After this detailed analysis, a project group was formed. They drafted a report that featured the blueprint (above), input from employees, and a list of practices that could improve the organization. It gave management a detailed view of all current tasks and processes.
But more importantly, it suggested concrete steps to a future organization—all of which were based on a healthy dose of common sense. For example, it recommended which teams were needed to cover each task or process. It suggested how many people should be in each team. And it laid out the competencies needed by team members.
Using these recommendations, the management team drafted a ‘team profile’ for each task or process. These ‘profiles’ were the bare minimum. They only described the expertise needed in each new team, its key tasks, and the competencies required.
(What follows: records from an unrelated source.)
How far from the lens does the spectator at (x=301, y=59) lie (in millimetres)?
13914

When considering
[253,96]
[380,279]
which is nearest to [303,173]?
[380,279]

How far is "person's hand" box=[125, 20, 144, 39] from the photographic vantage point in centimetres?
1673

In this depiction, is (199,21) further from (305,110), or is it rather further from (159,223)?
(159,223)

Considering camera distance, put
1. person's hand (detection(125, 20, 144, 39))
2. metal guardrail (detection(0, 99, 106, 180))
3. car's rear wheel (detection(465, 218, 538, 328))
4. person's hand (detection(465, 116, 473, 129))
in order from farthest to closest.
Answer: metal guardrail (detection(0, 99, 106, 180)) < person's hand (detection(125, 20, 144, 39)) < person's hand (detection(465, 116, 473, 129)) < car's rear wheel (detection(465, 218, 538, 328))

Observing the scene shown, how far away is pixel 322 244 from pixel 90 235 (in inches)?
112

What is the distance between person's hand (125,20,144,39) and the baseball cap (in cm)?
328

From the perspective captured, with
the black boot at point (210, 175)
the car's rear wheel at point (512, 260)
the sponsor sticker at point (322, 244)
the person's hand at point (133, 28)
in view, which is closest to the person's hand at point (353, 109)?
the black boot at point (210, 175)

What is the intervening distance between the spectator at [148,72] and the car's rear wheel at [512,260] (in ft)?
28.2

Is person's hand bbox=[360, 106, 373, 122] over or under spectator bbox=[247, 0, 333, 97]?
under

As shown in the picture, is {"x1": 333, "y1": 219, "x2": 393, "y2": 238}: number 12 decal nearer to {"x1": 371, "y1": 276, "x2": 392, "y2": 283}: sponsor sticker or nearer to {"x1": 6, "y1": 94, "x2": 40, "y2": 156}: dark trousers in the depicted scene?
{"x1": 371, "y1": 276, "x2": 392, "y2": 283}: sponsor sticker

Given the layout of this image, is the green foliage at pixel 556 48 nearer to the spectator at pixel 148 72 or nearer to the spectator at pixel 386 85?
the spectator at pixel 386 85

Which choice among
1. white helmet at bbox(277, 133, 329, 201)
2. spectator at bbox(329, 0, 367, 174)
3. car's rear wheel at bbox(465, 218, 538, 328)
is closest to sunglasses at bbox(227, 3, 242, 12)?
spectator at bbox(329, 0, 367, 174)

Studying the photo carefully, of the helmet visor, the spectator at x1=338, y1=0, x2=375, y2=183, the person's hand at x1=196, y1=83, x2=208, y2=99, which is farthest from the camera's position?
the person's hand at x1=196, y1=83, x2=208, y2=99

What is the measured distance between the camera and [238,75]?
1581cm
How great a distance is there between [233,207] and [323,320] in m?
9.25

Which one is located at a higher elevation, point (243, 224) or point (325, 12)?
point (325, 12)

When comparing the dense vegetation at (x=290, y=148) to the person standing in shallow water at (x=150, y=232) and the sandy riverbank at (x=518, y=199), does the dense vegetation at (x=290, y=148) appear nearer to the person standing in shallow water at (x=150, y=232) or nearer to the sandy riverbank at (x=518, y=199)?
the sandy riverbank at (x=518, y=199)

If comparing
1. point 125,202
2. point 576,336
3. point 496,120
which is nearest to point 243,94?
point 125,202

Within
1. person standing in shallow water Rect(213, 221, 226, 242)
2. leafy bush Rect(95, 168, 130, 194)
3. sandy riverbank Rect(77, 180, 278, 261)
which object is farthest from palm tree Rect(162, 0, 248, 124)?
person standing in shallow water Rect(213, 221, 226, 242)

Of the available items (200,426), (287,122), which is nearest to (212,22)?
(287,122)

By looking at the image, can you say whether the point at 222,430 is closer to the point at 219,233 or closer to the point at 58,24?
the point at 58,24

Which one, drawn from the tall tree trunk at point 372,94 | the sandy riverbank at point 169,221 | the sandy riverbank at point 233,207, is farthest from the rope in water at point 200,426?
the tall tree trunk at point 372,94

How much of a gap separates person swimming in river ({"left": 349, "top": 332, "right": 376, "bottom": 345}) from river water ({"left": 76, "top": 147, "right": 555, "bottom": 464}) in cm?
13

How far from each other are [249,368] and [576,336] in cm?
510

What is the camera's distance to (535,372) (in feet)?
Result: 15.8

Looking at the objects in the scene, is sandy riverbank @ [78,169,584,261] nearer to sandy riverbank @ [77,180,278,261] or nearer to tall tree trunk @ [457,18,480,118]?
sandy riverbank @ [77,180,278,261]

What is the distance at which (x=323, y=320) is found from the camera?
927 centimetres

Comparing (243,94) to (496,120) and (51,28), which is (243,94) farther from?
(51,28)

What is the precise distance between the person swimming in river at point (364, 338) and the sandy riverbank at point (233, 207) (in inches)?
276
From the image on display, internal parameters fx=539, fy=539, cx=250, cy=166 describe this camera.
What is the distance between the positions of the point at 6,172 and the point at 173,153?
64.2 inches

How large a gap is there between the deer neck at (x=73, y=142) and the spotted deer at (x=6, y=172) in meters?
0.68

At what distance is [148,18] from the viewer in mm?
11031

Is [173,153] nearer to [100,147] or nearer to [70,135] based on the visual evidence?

This is when they decided to abolish job descriptions. In the next step, employees applied to work in a function of their choice. The management team then built each new team based on candidate interest, capacity, and experience. (This last step is rather controversial. Instead, we would advocate allowing employees to choose and form their own teams.)
Then, each new ‘start-up‘ team spent two days getting acquainted. They talked about their vision of success, and how they wanted to treat each other. They didn’t talk about task related stuff.
This introductory period was used exclusively to discuss personal and team boundaries. They decided what they wanted to share with other members, and what they wanted to keep private. Do we eat together? Do we have a beer together? Do we share private problems? Do we laugh and cry together?
5. Road map
After this introduction period, management allowed the new teams three months to design their own road maps. Each map specified team goals, and their plans to track progress.
During one of our visits, the former Director of Operations of the municipality, Anja van der Horst, laughed when she recalling this part of the process. She explains: “When discussions and arguments [on the road maps] start, teams immediately get back to reality. They notice it’s not so easy to be a self-managing team. However, as long as you don’t interfere, they will surely figure it out themselves. These are valuable lessons in learning self-management.“
The teams presented their road maps to management team in two parts. The first covered the common, mandatory goals for every team to track and measure. The second was more focused—the specific goals for each team. Now the basics were in place, it was time to start working.
Getting things done
After completing these 5 steps, teams were told to start experimenting. And management took some radical steps, too. Private offices were destroyed, and time registration was abolished. They initiated a new, results-based culture, and invested in more efficient IT infrastructure to support the new way of working.
Five steps to blow up the organizational hierarchy and create a powerful Network of Teams.
The municipality successfully established a network of 35 self-organizing teams. Each consists of between 5 and 9 people. All are considered equal. There is no hierarchy of teams. Within each team, members are fully responsible for all tasks and results—including budgeting, hiring, and communication with other teams.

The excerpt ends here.